Jerzy Popieluszko naquit le 14 septembre 1947 à Okopy,
petit village situé au nord-est de la Pologne, près de
Suchowola en Podlasie. Ses parents, Marianne et Ladislas
dirigeaient une exploitation agricole. Très pieux dès
son plus jeune âge, Jerzy fut enfant de chœur dans son
village. Il fera, à partir de 1961, au Lycée de
Suchowola des études assez médiocres, avant d'entrer, à
l'âge de 18 ans, au séminaire de Varsovie. Ses études
furent interrompues pendant deux ans, de 1966 à 1968, à
cause de son service militaire. Il fut placé dans une
unité
spéciale
où étaient réunis les séminaristes, à Bartoszyce, petite
ville du Nord-Est de la Pologne. À plusieurs reprises,
la Pologne était déjà sous régime communiste, et quoique
très bon soldat, Jerzy fut soumis, comme tous les jeunes
de son pays, à cette époque, à des pressions terribles
pour le faire abjurer de sa foi chrétienne. Il fallait
en effet, et cela grâce à un astucieux système
d'endoctrinement, effectué par un personnel sélectionné,
persuader les séminaristes d’abandonner leurs études
cléricales. Mais Jerzy sut résister, et il fut placé
dans un cachot, pendant un mois.

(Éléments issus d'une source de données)
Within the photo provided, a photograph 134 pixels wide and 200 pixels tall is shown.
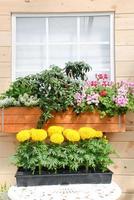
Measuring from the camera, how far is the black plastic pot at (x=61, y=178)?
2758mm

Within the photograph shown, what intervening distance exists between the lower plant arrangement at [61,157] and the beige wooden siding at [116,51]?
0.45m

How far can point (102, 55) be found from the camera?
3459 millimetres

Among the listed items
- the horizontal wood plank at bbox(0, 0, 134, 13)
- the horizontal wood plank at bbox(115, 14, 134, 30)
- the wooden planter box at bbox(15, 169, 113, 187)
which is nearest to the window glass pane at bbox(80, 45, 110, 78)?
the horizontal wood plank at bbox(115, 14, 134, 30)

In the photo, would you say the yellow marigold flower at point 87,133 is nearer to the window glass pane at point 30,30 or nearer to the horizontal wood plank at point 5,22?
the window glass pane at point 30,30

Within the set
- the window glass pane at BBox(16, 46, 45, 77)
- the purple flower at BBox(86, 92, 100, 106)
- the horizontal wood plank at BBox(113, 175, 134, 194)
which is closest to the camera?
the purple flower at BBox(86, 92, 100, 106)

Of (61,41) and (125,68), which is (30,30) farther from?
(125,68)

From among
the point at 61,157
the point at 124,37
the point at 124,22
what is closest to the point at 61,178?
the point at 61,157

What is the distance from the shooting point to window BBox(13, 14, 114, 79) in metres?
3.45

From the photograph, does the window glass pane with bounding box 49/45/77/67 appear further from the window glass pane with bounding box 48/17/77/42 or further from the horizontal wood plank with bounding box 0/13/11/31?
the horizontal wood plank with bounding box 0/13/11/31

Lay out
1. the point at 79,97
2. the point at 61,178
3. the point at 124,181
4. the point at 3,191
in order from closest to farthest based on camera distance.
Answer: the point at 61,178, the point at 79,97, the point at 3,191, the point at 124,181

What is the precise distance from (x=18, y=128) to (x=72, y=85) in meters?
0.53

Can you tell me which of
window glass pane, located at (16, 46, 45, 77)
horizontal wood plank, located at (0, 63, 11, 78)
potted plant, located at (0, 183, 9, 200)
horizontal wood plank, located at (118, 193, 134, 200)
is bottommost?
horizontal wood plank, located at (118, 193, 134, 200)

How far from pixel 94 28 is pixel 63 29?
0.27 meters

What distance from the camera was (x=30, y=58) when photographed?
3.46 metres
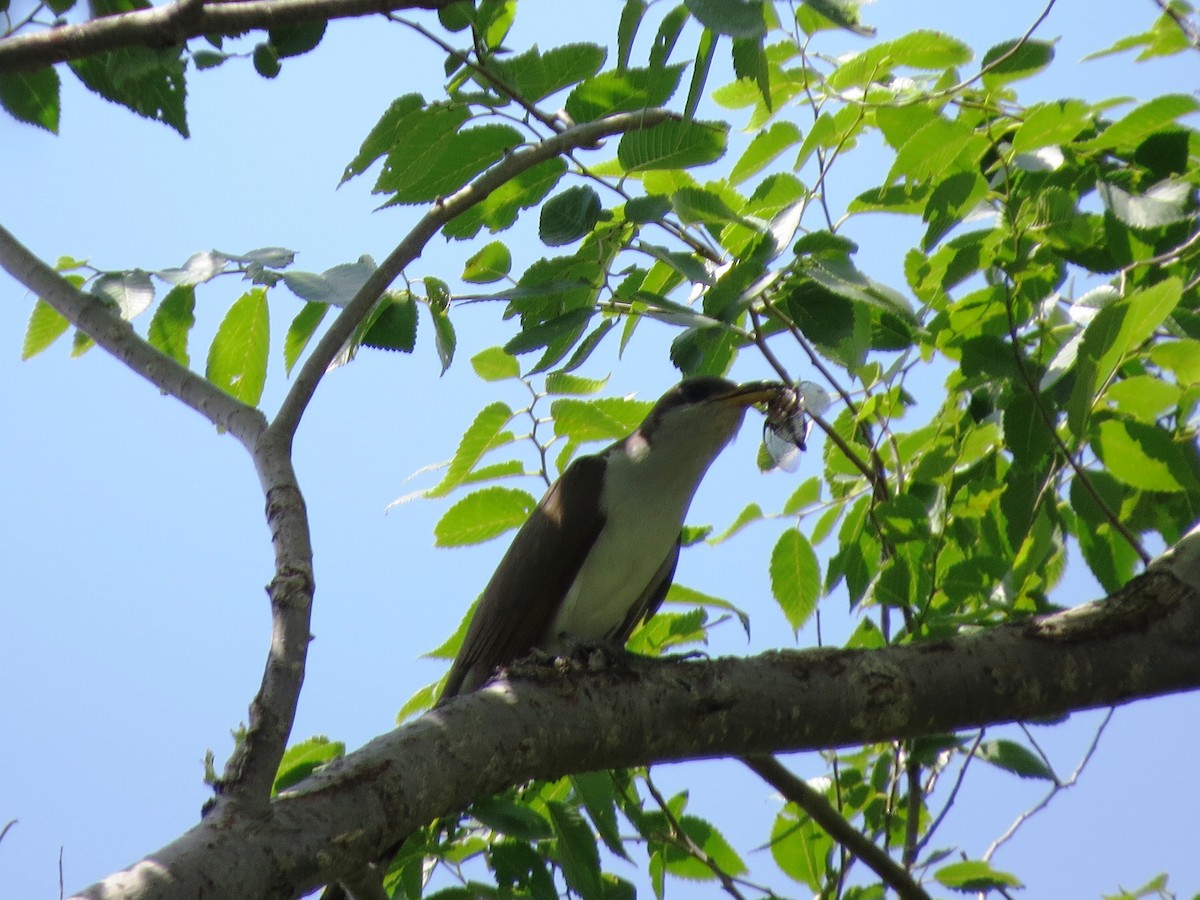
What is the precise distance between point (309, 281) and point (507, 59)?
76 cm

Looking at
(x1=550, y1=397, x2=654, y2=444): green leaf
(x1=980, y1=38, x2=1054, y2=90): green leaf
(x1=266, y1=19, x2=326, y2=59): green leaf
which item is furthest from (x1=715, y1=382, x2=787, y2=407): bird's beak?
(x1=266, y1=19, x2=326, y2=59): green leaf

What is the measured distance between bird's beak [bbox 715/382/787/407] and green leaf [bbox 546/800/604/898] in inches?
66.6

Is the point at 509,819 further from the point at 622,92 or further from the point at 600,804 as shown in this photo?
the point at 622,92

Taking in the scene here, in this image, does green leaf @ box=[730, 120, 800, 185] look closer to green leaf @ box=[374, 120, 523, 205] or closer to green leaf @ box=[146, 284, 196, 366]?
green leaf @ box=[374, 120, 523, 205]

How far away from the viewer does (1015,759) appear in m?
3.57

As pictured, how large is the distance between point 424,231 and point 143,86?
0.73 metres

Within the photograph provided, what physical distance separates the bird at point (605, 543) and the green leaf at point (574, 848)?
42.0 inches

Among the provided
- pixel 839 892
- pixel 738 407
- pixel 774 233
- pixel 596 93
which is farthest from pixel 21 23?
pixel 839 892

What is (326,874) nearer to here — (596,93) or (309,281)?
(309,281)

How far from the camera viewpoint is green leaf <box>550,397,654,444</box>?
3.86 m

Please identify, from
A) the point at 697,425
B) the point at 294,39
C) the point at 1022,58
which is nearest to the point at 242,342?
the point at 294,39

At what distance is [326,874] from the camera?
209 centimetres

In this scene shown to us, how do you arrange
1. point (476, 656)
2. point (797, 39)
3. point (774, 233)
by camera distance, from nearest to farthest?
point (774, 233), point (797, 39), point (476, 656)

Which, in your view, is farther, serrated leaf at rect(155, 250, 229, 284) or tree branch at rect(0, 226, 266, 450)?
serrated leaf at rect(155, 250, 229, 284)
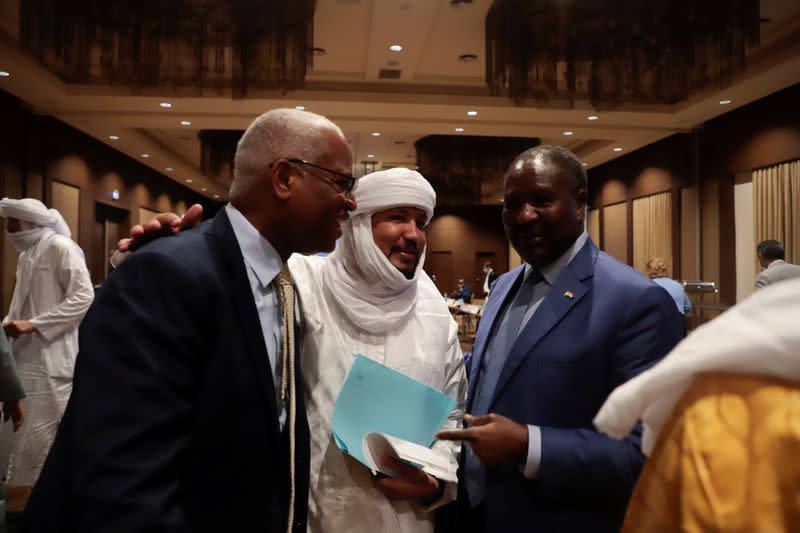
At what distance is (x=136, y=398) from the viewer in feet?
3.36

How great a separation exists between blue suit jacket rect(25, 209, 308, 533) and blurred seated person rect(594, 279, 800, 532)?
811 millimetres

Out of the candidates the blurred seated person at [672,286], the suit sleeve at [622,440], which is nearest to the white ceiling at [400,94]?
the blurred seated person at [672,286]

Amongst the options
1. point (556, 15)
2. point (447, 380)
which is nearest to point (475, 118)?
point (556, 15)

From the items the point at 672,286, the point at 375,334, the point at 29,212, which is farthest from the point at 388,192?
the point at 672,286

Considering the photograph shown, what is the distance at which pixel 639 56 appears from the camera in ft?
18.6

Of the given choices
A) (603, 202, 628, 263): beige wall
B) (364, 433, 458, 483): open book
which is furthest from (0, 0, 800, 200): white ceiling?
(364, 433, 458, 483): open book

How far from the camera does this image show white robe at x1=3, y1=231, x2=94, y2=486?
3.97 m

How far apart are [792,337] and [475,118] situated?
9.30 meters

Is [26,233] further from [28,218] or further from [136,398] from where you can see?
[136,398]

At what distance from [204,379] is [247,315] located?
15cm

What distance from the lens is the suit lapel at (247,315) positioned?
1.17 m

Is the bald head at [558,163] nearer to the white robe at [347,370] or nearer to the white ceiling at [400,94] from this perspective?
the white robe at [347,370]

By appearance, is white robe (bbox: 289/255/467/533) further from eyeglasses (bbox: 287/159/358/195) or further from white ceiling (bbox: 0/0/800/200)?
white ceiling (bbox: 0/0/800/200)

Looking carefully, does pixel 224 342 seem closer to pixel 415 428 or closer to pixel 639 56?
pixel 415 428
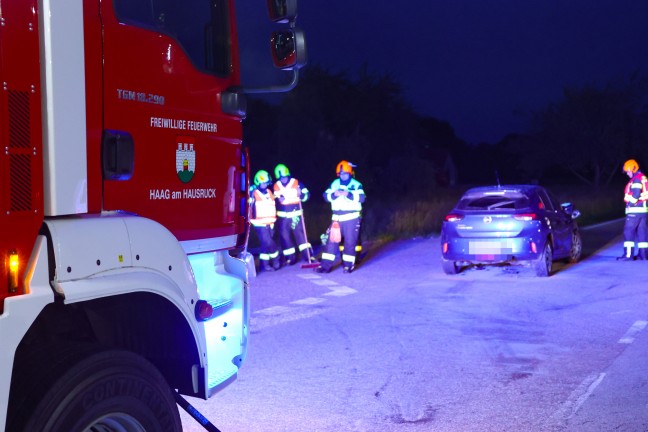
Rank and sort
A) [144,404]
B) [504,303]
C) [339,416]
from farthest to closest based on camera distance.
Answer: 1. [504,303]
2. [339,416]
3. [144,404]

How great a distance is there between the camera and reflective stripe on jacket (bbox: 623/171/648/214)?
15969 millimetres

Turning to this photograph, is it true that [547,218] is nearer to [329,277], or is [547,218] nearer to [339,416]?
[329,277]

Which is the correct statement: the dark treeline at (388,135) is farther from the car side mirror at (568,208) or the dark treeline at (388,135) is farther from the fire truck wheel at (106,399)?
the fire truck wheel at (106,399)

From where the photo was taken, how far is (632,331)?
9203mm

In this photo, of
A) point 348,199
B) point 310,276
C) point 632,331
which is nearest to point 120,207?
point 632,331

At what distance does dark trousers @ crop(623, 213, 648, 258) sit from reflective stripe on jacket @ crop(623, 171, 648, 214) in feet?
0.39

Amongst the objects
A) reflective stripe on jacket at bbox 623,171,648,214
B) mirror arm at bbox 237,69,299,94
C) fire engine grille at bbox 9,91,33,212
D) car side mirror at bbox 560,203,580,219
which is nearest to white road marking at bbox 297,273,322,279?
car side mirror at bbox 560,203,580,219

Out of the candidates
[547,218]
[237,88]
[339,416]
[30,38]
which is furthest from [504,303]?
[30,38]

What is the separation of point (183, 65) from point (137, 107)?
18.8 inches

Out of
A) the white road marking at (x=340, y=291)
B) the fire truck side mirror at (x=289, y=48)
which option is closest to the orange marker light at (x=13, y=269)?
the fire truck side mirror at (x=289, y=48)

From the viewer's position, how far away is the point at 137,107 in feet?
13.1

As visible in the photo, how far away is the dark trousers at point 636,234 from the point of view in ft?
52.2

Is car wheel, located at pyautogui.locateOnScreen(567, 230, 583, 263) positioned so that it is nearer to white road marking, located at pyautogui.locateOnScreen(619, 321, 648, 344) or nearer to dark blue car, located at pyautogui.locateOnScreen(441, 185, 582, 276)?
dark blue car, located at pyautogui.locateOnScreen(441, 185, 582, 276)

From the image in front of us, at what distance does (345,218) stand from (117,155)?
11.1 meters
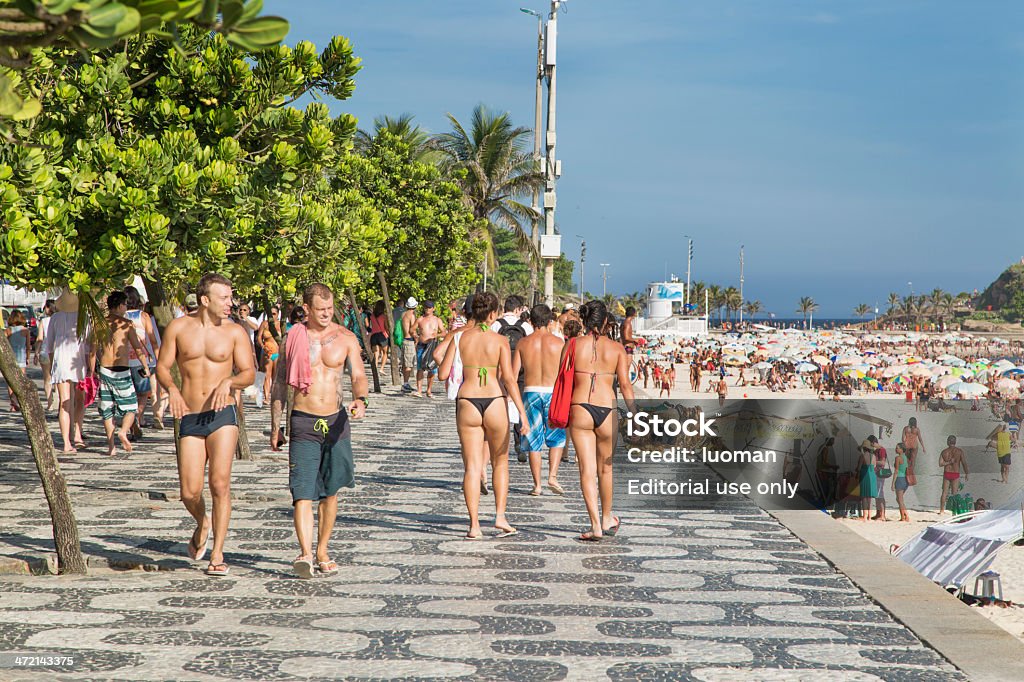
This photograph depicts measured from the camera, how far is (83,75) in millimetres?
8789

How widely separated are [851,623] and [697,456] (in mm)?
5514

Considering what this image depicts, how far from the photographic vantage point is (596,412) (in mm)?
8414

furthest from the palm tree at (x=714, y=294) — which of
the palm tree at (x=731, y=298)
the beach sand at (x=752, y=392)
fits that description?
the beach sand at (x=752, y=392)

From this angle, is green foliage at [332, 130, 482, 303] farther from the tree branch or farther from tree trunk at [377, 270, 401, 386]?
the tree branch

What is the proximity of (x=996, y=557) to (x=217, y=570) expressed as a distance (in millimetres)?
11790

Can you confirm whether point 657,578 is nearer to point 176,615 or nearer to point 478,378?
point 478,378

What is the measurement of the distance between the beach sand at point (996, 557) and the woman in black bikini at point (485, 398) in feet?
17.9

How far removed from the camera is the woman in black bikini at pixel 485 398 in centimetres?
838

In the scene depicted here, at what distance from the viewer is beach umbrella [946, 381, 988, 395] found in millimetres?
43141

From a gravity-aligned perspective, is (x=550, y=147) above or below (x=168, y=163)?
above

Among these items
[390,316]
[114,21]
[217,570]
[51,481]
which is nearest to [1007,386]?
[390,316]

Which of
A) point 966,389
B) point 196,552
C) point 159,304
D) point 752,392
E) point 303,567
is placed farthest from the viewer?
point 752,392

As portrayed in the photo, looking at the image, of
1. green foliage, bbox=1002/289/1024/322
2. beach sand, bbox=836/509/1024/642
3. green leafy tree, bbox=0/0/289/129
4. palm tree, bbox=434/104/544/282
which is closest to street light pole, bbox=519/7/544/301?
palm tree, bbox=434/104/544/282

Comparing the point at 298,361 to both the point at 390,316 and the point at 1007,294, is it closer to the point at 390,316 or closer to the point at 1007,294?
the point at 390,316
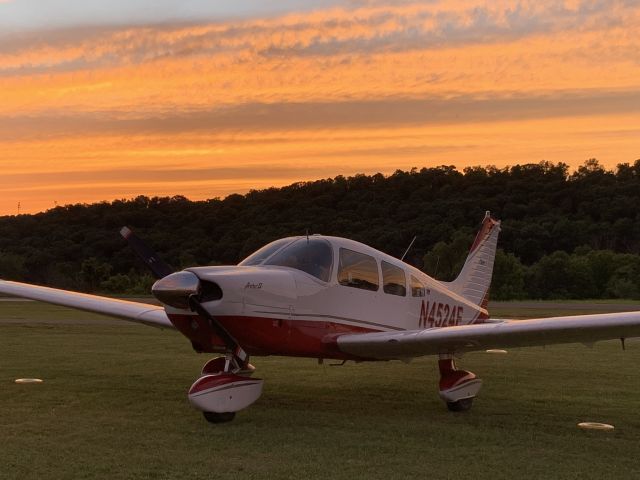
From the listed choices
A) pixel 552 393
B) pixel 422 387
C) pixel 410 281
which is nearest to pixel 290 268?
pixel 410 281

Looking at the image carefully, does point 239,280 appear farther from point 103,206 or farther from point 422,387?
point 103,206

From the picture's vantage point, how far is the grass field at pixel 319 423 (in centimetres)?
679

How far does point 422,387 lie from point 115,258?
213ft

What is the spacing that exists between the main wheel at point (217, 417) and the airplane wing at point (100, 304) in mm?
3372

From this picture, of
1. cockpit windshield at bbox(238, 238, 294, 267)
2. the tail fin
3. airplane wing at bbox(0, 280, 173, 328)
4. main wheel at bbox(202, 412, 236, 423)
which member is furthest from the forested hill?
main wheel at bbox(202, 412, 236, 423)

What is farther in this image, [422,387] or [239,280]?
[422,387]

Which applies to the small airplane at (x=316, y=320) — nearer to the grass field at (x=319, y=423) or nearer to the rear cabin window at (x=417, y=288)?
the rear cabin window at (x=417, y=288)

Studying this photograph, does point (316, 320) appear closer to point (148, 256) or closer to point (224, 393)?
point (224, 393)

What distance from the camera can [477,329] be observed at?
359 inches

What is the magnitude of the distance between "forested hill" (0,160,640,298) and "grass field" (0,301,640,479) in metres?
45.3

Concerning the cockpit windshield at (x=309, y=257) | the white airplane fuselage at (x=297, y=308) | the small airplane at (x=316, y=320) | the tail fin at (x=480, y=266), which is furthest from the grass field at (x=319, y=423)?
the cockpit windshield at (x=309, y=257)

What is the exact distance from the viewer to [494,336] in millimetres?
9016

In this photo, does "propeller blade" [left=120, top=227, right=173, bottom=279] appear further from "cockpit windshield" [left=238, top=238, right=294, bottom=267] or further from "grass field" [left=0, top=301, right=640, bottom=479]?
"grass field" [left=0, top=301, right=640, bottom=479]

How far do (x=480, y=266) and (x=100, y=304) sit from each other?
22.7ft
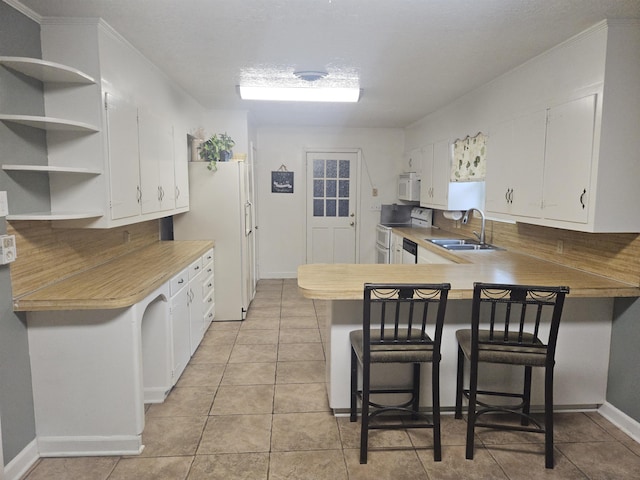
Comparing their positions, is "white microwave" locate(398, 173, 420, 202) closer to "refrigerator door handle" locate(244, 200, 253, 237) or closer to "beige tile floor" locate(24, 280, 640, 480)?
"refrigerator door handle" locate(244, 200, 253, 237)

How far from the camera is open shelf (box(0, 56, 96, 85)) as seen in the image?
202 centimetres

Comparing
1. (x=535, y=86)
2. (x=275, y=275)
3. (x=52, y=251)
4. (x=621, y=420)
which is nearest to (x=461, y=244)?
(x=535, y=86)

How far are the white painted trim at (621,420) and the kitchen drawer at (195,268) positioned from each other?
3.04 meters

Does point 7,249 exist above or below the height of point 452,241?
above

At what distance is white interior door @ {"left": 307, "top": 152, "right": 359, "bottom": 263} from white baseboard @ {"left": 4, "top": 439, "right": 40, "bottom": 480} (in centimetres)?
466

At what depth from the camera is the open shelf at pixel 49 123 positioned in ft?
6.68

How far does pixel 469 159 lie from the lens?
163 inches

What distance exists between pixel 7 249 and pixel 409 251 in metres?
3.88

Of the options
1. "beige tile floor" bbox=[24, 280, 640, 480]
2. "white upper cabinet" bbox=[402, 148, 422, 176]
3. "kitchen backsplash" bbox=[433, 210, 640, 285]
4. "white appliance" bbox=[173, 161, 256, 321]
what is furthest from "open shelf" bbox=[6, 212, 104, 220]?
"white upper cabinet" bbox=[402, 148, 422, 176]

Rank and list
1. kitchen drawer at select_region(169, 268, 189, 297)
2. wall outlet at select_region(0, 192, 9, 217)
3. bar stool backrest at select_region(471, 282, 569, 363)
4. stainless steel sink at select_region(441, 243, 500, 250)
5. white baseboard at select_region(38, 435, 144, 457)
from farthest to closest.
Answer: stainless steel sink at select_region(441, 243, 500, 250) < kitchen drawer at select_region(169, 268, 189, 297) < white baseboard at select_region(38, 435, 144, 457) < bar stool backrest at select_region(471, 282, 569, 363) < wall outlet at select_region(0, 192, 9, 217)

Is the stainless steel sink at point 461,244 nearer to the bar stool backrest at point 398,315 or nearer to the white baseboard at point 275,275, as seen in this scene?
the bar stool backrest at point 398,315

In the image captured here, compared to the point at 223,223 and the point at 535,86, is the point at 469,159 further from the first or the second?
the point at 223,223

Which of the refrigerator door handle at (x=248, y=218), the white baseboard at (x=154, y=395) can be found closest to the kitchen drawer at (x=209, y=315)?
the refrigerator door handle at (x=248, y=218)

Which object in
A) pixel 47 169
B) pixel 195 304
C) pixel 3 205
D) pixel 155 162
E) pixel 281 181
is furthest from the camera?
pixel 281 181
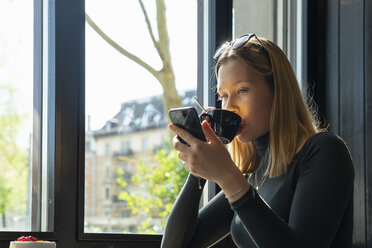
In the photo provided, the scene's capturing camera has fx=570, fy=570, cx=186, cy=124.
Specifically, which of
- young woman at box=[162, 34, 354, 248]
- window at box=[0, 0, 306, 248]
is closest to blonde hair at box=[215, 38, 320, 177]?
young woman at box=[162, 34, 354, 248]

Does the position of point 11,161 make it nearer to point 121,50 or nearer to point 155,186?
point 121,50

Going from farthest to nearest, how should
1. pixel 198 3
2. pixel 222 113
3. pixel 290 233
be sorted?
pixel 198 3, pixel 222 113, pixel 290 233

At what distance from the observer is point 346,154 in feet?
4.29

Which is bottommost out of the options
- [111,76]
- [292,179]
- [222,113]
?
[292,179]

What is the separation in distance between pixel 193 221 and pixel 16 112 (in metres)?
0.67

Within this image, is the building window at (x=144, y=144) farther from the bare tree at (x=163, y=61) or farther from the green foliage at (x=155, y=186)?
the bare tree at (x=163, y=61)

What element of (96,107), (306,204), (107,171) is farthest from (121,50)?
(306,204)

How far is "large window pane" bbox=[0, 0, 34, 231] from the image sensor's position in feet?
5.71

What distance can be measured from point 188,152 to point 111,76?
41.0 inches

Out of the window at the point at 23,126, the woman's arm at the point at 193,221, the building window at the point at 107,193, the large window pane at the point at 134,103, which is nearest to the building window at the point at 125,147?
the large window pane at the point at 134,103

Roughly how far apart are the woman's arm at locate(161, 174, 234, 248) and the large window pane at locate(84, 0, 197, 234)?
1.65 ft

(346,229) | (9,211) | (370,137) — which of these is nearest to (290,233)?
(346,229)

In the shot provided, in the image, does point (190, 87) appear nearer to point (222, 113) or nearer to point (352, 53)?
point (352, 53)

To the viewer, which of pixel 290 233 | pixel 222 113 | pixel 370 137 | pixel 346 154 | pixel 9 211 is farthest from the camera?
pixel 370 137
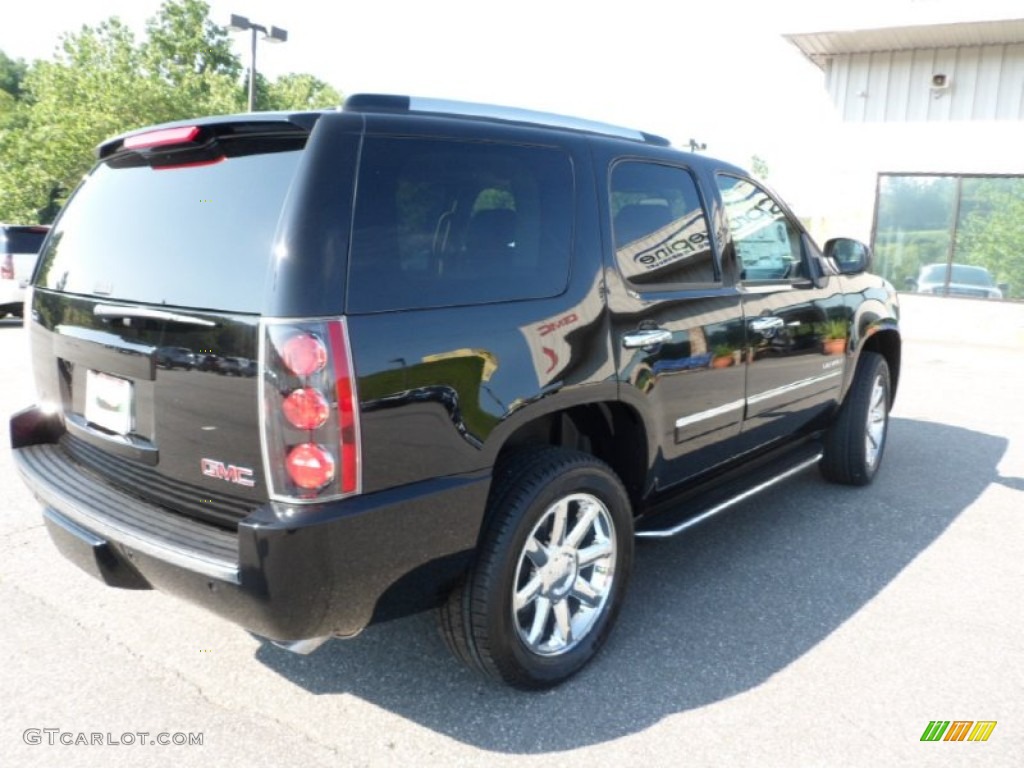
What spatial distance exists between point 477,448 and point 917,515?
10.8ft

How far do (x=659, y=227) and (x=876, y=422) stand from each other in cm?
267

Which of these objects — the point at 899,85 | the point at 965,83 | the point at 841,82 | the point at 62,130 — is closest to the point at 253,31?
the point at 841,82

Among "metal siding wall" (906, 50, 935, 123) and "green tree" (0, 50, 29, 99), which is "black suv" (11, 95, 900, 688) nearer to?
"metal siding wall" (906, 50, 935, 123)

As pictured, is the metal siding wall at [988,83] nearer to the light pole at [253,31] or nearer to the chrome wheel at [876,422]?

Objectif – Veuillez dire si chacune des affirmations suivantes concorde avec l'extrait sur Jerzy Popieluszko, en répondant par oui ou non et en citant mot pour mot les termes de l'extrait qui tranchent : 1. Jerzy Popieluszko est né dans un village du nord-est de la Pologne. 2. Il est entré au séminaire de Varsovie à l'âge de 20 ans. 3. Il a passé un mois dans un cachot. Ces enregistrements proviennent d'une autre source.

Réponse attendue –
1. Oui : « petit village situé au nord-est de la Pologne »
2. Non : « à l'âge de 18 ans, au séminaire de Varsovie »
3. Oui : « il fut placé dans un cachot, pendant un mois »